### TASK DETAILS
Report every line below that contains the string "image", matching case exactly.
#### RECORDS FOR THE TASK ####
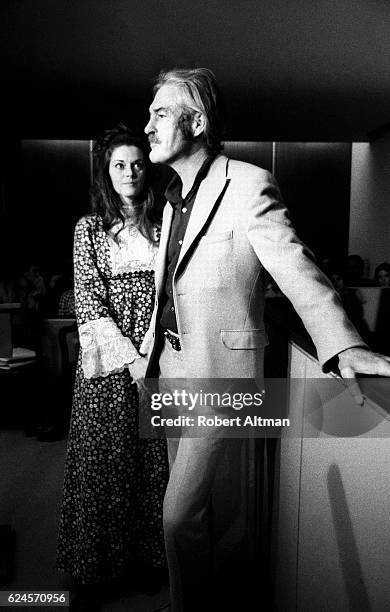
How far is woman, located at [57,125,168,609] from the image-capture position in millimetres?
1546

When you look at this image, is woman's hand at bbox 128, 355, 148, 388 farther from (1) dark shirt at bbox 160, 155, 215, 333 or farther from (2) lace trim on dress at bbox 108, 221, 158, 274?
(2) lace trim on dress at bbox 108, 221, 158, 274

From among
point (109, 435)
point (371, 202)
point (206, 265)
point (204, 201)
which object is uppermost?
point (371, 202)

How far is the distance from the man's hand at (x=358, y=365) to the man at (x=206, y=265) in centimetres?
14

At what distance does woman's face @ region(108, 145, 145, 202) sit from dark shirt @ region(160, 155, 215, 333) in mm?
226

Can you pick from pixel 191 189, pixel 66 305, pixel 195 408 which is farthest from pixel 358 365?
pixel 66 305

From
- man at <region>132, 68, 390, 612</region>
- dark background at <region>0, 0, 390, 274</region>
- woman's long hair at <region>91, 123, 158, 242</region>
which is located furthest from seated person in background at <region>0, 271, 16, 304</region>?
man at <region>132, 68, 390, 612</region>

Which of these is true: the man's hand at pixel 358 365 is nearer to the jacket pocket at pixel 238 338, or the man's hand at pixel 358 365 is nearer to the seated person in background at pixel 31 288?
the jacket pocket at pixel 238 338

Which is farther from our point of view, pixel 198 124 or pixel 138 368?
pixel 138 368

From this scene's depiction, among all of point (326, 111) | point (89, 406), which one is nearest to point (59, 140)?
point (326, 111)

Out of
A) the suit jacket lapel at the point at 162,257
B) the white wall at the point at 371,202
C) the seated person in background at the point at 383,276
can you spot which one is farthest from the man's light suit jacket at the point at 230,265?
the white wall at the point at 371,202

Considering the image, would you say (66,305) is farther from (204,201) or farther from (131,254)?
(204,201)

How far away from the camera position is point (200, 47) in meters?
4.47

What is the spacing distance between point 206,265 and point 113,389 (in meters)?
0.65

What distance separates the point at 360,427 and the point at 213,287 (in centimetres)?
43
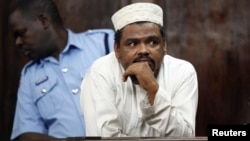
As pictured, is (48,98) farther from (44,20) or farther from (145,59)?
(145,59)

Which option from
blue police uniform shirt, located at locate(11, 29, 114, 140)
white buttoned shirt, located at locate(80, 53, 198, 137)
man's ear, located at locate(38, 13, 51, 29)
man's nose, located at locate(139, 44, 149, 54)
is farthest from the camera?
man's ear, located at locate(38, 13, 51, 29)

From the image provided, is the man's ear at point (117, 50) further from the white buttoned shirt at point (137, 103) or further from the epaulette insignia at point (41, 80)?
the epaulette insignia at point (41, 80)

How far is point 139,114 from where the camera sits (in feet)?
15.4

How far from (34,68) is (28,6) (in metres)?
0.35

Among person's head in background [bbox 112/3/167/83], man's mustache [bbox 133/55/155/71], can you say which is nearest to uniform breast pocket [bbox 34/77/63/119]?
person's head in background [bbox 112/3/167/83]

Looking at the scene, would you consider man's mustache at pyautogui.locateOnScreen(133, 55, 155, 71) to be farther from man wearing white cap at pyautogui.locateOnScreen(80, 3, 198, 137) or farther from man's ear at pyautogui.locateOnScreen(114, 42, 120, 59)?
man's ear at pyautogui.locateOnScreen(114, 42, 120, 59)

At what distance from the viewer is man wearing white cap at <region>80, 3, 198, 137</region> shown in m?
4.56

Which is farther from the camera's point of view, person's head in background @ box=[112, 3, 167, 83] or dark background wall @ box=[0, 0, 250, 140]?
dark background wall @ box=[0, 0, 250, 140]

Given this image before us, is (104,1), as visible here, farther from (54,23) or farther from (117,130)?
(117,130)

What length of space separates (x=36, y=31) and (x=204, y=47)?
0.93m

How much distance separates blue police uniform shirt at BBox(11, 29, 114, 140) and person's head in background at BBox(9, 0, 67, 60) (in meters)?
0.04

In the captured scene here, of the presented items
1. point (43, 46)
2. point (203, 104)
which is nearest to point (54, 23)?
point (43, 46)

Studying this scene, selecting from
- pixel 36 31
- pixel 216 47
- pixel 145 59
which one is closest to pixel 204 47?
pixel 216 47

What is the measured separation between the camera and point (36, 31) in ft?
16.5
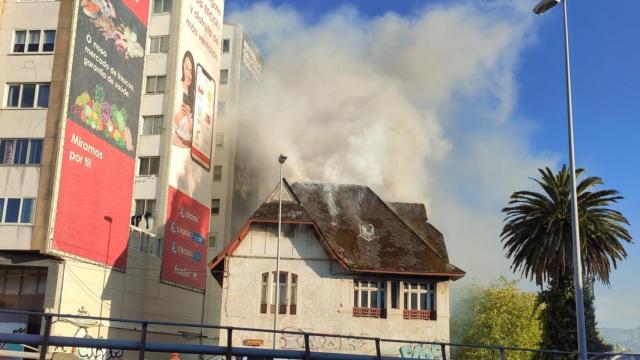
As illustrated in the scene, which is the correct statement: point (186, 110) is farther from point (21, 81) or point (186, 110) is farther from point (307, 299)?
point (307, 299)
####
### RESULT OF THIS TASK
How far is woman, located at [57,125,168,609] from the image-capture position in millimetres?
When you look at this image, is woman's hand at bbox 128, 355, 148, 388 farther from (1) dark shirt at bbox 160, 155, 215, 333 or farther from (2) lace trim on dress at bbox 108, 221, 158, 274?
Considering the image, would you say (66,305) is farther from (204,201) or farther from (131,254)?
From the image provided, is the man's ear at point (117, 50) further from the white buttoned shirt at point (137, 103) or further from the epaulette insignia at point (41, 80)?
Given this image before us, is (104,1), as visible here, farther from (54,23) or farther from (117,130)?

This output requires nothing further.